Dáil debates

Thursday, 9 May 2019

National Broadband Plan: Statements

 

2:45 pm

Photo of Richard BrutonRichard Bruton (Dublin Bay North, Fine Gael) | Oireachtas source

The €500 million estimate was for the project Deputy Broughan was advocating, which was just bringing fibre to the 1,100 villages, and that was as far as it would go. In terms of getting to 540,000 premises, or, as it then was, 750,000 premises, it would be for commercial interests to bring it from the village out to all of those individual premises. That was rejected as an inadequate approach. The next big escalation in cost was, of course, the decision that had to be taken when Eir said it would commercially deliver 300,000 of these premises, which meant that had to be carved out of the intervention area, which had been 750,000 premises. Some Deputies expressed scepticism as to why that had to be done. It had to be done because, under state aid rules, if a commercial entity is offering to deliver it, one cannot offer state aid to someone else to do it. That is an obligation of state aid rules. It was communicated to us by the EU but also confirmed by the legal experts at the time that decision was taken.

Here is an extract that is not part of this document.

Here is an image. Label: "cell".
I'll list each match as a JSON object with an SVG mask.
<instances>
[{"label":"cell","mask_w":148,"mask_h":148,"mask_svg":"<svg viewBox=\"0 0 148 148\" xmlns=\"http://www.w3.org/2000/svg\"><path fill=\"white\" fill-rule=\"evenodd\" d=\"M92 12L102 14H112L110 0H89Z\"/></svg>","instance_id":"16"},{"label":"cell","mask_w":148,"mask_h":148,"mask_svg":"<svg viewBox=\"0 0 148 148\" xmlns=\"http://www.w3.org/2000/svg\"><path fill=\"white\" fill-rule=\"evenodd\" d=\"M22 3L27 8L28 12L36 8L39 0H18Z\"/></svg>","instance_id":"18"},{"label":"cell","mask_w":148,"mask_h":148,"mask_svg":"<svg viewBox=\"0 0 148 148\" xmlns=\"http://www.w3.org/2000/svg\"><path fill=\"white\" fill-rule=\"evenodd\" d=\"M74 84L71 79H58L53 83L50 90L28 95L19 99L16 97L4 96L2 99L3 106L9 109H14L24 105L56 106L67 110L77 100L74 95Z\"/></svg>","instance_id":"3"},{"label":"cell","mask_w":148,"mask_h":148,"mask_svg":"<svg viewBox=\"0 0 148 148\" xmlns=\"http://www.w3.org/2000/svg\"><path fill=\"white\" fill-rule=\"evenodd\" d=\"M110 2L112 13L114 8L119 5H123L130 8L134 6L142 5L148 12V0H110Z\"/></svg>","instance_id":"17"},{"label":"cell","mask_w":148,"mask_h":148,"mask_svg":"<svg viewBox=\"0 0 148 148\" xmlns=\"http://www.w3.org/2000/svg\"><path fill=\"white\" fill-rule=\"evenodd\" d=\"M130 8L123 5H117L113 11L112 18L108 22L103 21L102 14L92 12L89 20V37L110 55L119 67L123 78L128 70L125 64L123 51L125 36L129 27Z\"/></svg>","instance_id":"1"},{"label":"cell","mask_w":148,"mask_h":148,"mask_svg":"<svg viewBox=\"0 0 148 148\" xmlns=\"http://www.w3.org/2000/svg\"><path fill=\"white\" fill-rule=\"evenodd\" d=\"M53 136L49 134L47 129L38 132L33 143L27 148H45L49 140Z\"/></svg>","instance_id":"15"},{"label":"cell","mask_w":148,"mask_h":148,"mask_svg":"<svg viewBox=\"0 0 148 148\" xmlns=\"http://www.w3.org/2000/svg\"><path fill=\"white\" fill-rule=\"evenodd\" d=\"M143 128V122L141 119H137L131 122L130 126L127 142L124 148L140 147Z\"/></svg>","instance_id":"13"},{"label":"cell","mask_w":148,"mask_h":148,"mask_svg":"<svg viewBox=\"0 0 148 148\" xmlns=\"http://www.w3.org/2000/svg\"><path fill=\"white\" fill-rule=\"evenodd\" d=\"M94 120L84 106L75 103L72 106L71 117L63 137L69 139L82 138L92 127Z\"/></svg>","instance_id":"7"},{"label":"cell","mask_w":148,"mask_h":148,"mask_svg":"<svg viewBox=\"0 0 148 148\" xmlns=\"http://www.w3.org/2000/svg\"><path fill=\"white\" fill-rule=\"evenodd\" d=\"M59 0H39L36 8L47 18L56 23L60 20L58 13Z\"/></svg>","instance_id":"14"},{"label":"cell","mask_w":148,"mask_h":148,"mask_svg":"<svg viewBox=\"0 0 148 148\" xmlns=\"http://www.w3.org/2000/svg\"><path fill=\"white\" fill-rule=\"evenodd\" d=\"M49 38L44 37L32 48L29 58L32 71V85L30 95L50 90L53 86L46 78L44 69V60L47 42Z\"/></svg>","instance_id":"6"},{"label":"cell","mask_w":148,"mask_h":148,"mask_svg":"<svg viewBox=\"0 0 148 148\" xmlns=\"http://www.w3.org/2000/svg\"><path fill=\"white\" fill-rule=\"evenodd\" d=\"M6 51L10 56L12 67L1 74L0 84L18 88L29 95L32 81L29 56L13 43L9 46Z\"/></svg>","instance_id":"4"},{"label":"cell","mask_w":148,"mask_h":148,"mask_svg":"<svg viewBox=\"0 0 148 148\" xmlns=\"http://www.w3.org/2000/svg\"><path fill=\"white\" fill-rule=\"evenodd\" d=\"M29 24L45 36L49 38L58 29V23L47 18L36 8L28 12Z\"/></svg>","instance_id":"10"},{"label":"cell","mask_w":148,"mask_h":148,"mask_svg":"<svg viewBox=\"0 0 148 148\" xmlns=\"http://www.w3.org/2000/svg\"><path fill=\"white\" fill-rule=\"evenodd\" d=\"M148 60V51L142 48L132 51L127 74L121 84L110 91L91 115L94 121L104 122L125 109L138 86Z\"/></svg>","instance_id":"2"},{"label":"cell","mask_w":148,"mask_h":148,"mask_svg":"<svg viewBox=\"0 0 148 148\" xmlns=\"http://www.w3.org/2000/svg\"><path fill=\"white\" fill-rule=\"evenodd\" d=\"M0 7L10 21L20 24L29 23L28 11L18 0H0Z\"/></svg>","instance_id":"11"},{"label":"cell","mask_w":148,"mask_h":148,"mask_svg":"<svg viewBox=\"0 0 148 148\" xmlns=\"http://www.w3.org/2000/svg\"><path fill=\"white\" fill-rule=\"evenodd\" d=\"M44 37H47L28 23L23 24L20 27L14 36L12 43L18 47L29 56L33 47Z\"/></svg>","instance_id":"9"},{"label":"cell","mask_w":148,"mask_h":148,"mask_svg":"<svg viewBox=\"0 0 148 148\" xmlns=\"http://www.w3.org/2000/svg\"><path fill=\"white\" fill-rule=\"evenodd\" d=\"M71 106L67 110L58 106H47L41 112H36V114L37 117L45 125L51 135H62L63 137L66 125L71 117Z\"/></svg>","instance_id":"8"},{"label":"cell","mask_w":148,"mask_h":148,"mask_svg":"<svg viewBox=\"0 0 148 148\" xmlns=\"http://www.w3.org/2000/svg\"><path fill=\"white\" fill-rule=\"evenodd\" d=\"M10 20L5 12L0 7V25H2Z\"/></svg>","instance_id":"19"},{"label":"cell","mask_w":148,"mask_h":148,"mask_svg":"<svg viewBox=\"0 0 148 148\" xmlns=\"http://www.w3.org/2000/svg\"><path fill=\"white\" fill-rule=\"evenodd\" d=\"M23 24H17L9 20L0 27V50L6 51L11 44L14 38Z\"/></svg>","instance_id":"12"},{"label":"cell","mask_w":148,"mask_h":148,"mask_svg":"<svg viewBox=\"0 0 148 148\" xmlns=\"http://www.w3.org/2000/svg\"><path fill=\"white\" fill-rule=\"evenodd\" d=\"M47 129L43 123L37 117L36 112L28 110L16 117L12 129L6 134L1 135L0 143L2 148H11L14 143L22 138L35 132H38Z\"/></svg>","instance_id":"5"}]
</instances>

Those were among the decisions but there is also the risk assessment of the market. It is only when the competitive dialogue was complete that one would get an understanding of how risk was assessed of lower than expected take-up, of more difficult terrain and all the things that we know are involved in reaching out to 100% of the population. As the last quarter occupies 96% of the territory, this service has to go through 96% of the land area to reach just a quarter of the population. That is a significant challenge.